### Required action
Without including any images, repeat the listing below exactly.

========

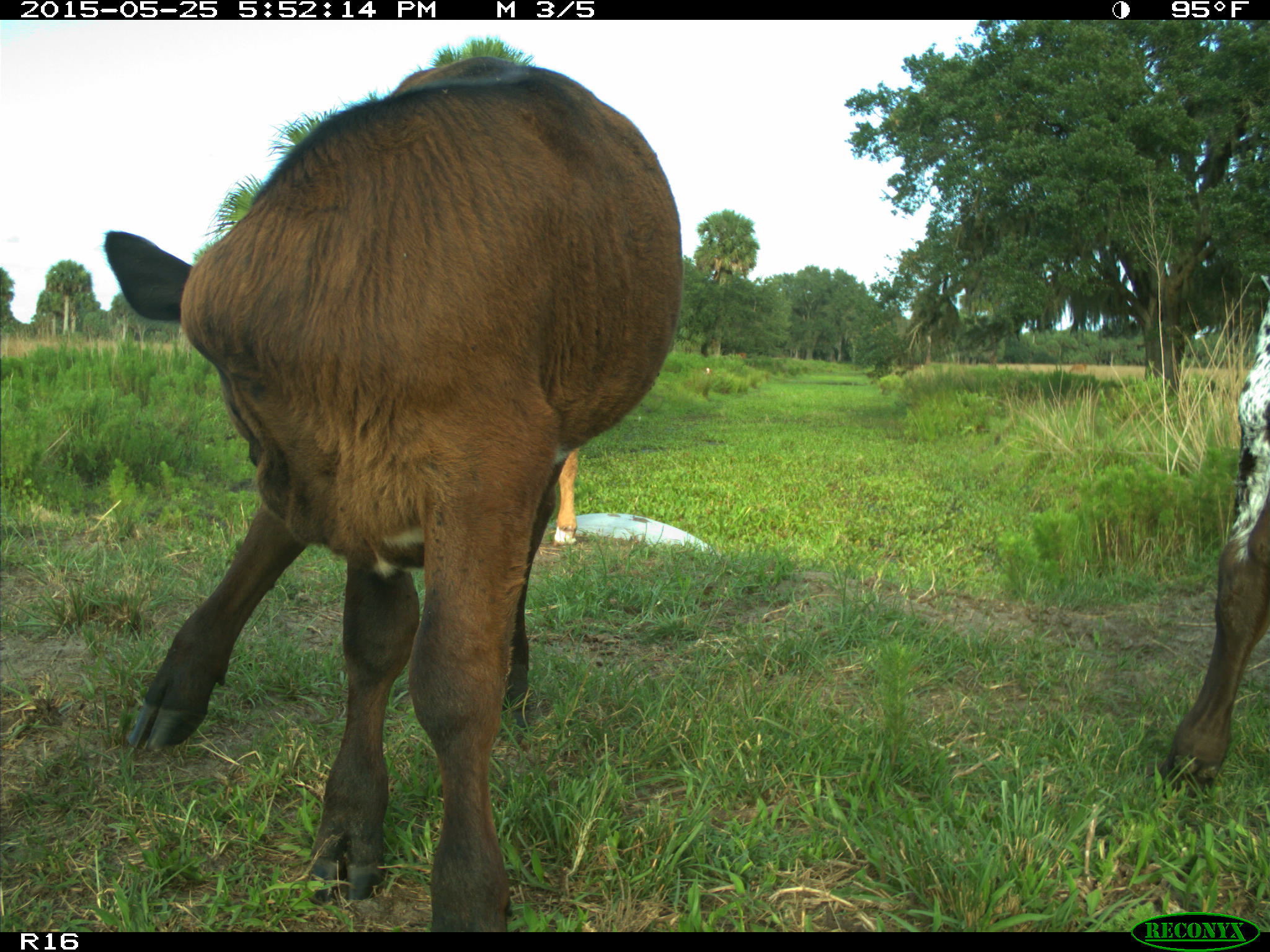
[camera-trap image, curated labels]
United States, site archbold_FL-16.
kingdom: Animalia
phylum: Chordata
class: Mammalia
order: Artiodactyla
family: Bovidae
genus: Bos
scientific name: Bos taurus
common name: domestic cow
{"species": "Bos taurus (domestic cow)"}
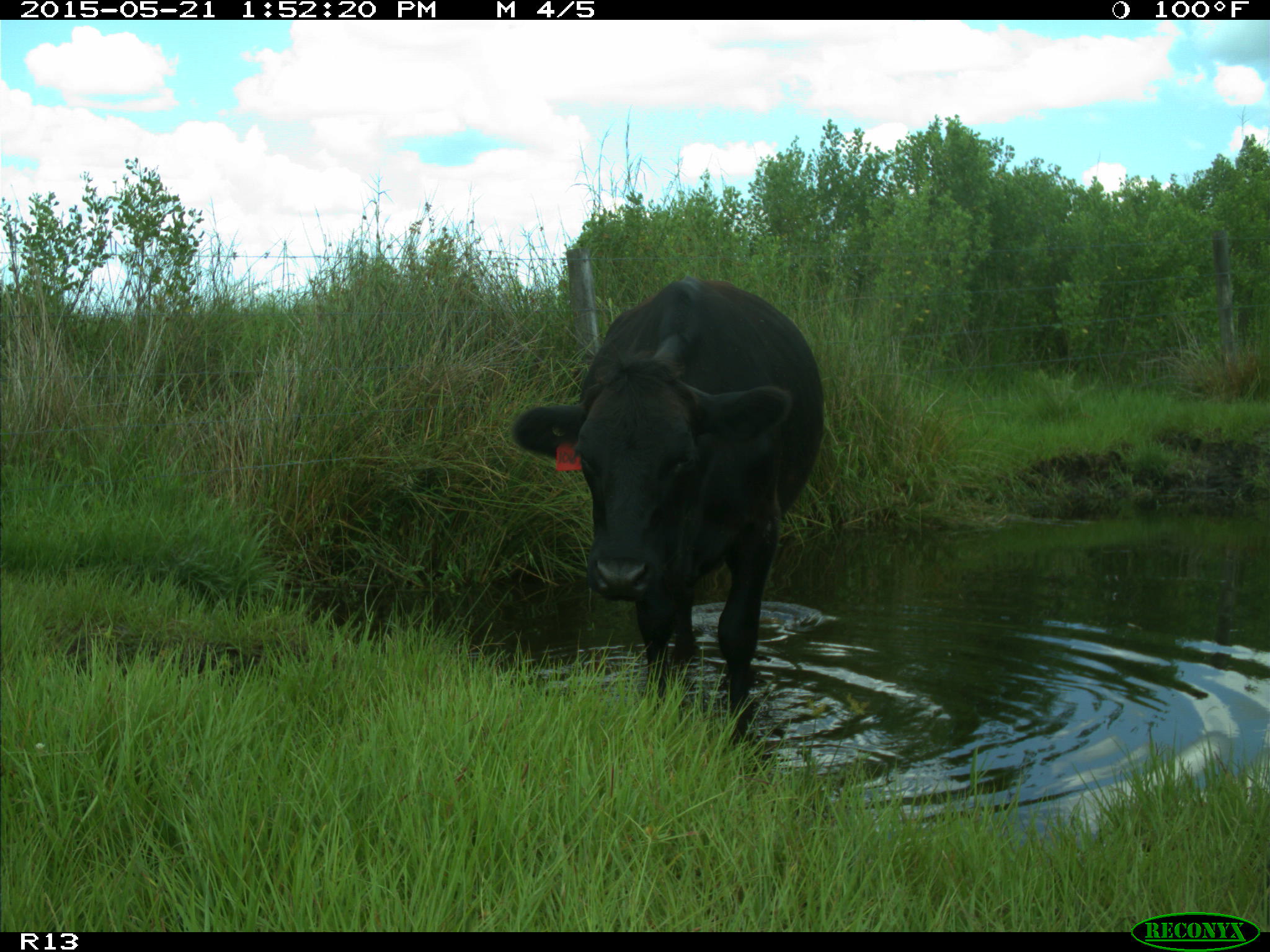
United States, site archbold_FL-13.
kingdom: Animalia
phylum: Chordata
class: Mammalia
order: Artiodactyla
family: Bovidae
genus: Bos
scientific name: Bos taurus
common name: domestic cow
Bos taurus (domestic cow).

========

### Response area
[camera-trap image, curated labels]
United States, site archbold_FL-16.
kingdom: Animalia
phylum: Chordata
class: Mammalia
order: Artiodactyla
family: Bovidae
genus: Bos
scientific name: Bos taurus
common name: domestic cow
{"species": "Bos taurus (domestic cow)"}
United States, site archbold_FL-13.
kingdom: Animalia
phylum: Chordata
class: Mammalia
order: Artiodactyla
family: Bovidae
genus: Bos
scientific name: Bos taurus
common name: domestic cow
Bos taurus (domestic cow).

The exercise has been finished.